» **TRY IT**
In the passage about Jesus as Messiah and Son of God below, condense the paragraph beginning "The second point is that" into a short bulleted list of its main facts.

(EXCERPT)

These failures by human kings highlighted the deep desire of God’s people for a true king—one who would be self-giving and not self-serving, who would bring justice no matter what, who would not sell out to the highest bidder but have an interest in the “nobodies.’ John reminds these 1st century Christians that Jesus is the fulfillment of the Old Testament prophecy and that He is the Promised Messiah.

The second point is that this Jesus is not only Messiah, but He is the Son of God. In the ancient world there were many who claimed to be the ‘messiah’ and many who pinned their hopes on these false messiahs were sorely disappointed. The difference between Jesus and these false messiahs was as this point of being the Son of God. On 5 different occasions in this brief letter John points out that Jesus is this Son of God. It is clear that this claim in non-negotiable. The title Son of God is the Hebraic way of placing someone in the God-category which is to say that Jesus and Yahweh are the same in nature and in essence. There is not distinction between the God of the Old Testament and Jesus. Sometimes theologians and even some pastors say that they don’t believe in the deity of Jesus. John is clear that what you believe about Jesus is of eternal importance, and that if you deny Jesus’ deity then you cannot claim to be a Christian.

One time Jesus responded to the nay Sayers in this way, “Before Abraham was, I am.” How’s that for good English! Remember that the personal name for God in the Old Testament is Yahweh, and Yahweh means, “I am.” “Before Abraham was…” As a human Abraham was bound by time and by space and therefore he had a past, present and a future. Jesus however was able to say hundreds of years after Abraham lived, “Before Abraham was, I am” which echoes loud and clear that He pre-existed Abraham. So Jesus very clearly was stating that He and God the Father were one in the same.

(End EXCERPT)
(DATASET CONTENT)

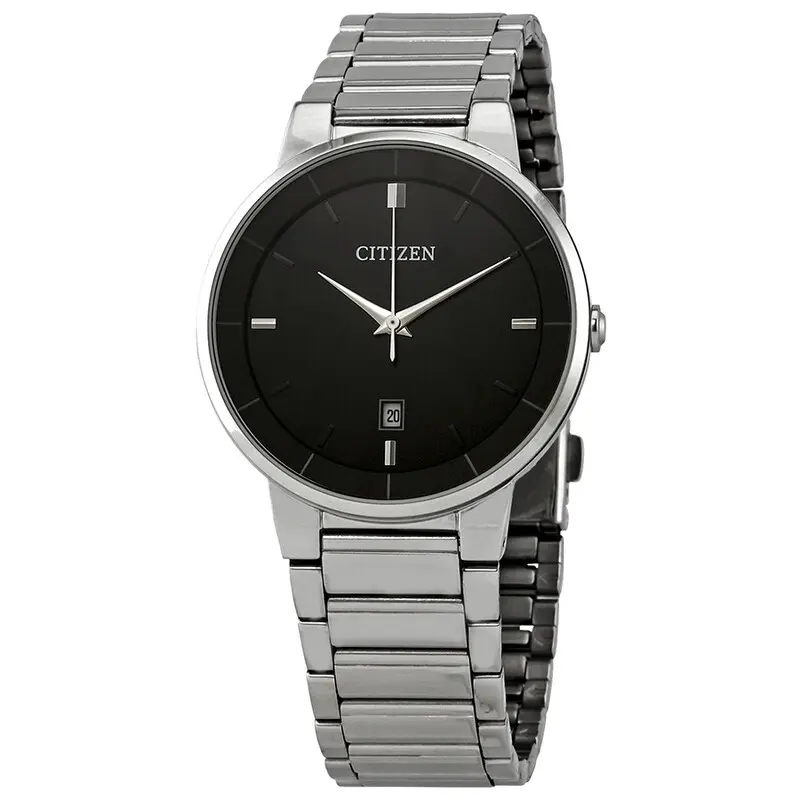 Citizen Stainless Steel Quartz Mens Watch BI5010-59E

(End DATASET CONTENT)
(DATASET CONTENT)

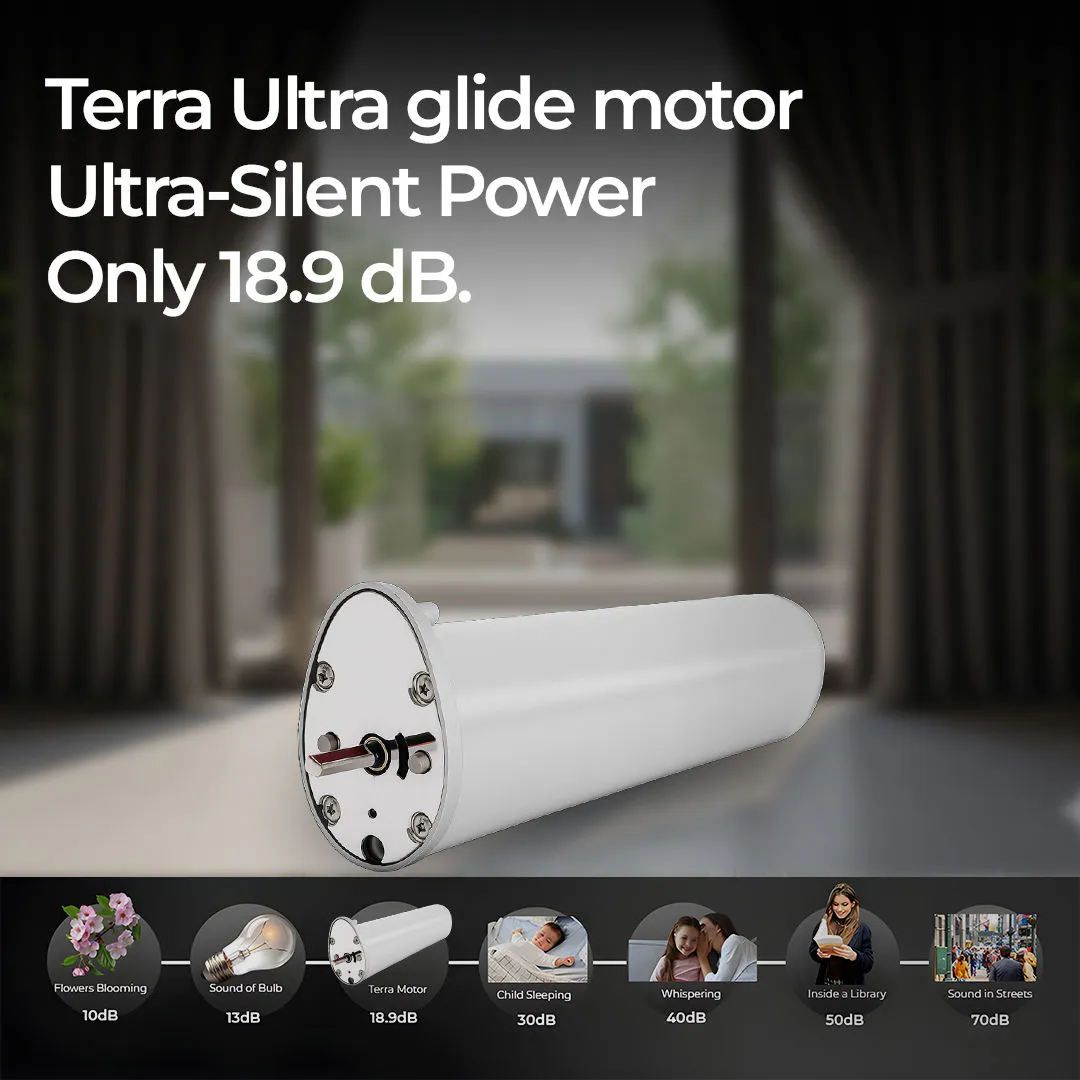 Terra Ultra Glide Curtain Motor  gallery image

(End DATASET CONTENT)
(DATASET CONTENT)

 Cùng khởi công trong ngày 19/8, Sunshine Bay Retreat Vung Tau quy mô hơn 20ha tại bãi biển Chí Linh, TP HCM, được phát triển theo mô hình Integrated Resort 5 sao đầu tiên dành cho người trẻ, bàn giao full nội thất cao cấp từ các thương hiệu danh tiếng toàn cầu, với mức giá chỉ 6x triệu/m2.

(End DATASET CONTENT)

» **YOUR RESPONSE**
- Jesus is not only the Messiah but also the Son of God.
- In the ancient world many claimed to be the messiah, and those who trusted these false messiahs were sorely disappointed.
- Being the Son of God is what set Jesus apart from them.
- John calls Jesus the Son of God on five occasions in this brief letter, and the claim is non-negotiable.
- The title is the Hebraic way of placing someone in the God-category. It means Jesus and Yahweh are the same in nature and essence, with no distinction between Jesus and the God of the Old Testament.
- Some theologians and pastors say they don't believe in Jesus' deity. John holds that belief about Jesus is of eternal importance and that anyone who denies His deity cannot claim to be a Christian.